走到台阶的前面,午鞅看到了,在台阶的旁边,孤零零的立着一个方形石条,午鞅俯身观察石条,看到石条上面写着一行小字。
午鞅看着石条上的字迹,心中震惊,轻声念出,越念越惊。
“鞅射一族,七百年前,惨遭灭族,族中遗命,潜心励志,六百年后,于北疆西,建立金帐,金帐百年,励精图治,得此物资,封存与此,以备后启,复族之用。”
“鞅射一族,在这北疆的西部,得建金帐王庭于两百多年前,看这一段文字,这些宝藏是鞅射族在建立金帐王庭一百年后,封藏于此处,如此说来,这些宝藏封藏在此地已经近两百年。”
“在宝藏封藏于此地之时的七百年前,也就是现在的八百年前,鞅射一族经历过一次灭族。”

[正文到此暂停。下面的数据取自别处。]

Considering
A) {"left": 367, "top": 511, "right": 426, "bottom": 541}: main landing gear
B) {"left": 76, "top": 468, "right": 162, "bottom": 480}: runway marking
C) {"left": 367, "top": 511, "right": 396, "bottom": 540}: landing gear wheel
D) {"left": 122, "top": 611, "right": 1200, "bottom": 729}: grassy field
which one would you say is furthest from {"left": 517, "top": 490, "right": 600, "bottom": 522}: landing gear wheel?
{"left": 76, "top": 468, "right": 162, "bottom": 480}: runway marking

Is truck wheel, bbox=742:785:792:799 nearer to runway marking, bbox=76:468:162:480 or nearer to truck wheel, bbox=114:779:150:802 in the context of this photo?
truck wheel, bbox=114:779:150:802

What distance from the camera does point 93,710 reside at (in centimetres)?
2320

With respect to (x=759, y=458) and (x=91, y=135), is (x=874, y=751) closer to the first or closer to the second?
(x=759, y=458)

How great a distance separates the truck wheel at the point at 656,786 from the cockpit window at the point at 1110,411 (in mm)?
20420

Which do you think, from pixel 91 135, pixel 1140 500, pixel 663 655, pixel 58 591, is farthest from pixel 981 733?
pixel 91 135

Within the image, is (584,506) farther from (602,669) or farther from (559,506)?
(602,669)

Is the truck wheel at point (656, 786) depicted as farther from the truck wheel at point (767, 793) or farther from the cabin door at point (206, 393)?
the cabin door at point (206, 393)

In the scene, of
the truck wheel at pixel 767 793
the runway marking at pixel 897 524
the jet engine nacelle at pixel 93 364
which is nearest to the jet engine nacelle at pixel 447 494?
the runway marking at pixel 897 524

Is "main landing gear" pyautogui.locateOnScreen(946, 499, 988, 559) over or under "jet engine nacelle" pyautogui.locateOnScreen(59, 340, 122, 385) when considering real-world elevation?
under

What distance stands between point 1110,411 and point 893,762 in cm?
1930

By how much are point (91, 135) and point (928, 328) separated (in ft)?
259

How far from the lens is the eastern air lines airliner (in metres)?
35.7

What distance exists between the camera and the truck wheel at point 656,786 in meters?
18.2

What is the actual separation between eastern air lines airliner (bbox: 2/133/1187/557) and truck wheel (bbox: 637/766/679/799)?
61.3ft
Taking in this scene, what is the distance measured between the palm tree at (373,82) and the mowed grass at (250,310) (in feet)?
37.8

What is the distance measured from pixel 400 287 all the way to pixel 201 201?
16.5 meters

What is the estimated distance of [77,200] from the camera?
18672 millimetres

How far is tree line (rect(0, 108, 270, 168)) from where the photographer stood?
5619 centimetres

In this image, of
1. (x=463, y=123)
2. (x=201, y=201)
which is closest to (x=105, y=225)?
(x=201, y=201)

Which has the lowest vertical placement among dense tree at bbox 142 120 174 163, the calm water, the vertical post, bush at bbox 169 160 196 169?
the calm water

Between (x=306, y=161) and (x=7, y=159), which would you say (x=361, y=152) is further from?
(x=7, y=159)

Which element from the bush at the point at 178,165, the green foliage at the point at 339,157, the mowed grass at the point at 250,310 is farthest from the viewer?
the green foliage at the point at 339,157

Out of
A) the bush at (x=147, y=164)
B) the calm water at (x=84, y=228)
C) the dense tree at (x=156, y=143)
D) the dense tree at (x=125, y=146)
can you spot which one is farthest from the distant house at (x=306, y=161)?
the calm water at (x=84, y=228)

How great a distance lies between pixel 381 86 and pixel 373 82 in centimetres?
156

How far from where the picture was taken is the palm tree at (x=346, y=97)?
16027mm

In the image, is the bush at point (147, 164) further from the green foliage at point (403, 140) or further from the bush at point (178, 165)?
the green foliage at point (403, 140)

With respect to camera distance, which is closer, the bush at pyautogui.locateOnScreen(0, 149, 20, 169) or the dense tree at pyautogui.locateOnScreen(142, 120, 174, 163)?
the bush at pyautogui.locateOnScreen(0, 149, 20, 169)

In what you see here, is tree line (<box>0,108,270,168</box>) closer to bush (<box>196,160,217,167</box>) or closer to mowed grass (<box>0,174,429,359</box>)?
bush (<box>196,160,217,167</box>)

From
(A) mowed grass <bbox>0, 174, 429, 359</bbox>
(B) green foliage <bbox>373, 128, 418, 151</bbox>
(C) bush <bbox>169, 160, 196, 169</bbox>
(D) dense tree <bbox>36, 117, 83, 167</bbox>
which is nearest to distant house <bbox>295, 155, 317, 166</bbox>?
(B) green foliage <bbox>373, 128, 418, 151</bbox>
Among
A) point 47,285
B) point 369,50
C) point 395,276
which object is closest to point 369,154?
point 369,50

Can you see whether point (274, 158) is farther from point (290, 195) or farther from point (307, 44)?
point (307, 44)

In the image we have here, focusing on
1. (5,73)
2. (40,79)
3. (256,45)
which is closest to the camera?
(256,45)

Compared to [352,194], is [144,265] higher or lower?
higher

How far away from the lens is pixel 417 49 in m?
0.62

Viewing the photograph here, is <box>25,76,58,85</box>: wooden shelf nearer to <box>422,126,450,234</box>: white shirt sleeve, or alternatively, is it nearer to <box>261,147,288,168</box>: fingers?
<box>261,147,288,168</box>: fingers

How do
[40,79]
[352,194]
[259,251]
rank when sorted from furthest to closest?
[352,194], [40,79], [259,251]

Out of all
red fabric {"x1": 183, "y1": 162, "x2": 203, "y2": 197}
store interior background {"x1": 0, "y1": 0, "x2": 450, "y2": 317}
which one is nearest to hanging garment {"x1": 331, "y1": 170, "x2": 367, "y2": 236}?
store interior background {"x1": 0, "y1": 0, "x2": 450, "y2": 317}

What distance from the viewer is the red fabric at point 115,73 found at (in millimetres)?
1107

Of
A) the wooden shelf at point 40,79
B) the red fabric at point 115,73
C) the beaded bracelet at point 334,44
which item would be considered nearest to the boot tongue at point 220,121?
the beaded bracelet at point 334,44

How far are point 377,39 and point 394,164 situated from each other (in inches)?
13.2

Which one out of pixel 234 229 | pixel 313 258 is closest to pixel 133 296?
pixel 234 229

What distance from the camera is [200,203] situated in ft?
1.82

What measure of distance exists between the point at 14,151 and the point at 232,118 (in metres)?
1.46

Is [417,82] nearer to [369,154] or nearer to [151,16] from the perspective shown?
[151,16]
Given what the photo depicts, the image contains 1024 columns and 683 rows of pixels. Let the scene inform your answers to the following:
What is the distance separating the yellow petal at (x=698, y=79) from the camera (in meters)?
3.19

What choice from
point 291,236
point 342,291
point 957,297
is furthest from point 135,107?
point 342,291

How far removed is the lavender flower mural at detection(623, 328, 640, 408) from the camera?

午鞅虽然,口中说话的语气非常的温和,唇齿间吐出的每一个字,就像是在轻轻的呢喃一般,可是午鞅的双手已经紧紧握成双拳。
十指的指端,并不是很长的指甲却是已经深深的刺进了手掌之中。
“鞅射族于八百年之前被人灭族一次,那一次灭族又有多少孩子活了下来,成为逃难他乡的遗孤,
那些个得以逃脱灭族厄运的孩子,又都经历了怎么样的艰难困苦,挣扎于世间六百余年,才能在这北疆的西部,贫瘠之地建立了金帐王庭。”
“这些鞅射族的遗命,那些逃出厄运的遗孤,在建立金帐王庭之后,并没有忘记六百年之前的灭族大恨,他们励精图治,一百余年,积攒出这么庞大的一批物质财富,就是想着,以后自己的族人能有一天,亲手的把这一批财富启出来,以备复族只用。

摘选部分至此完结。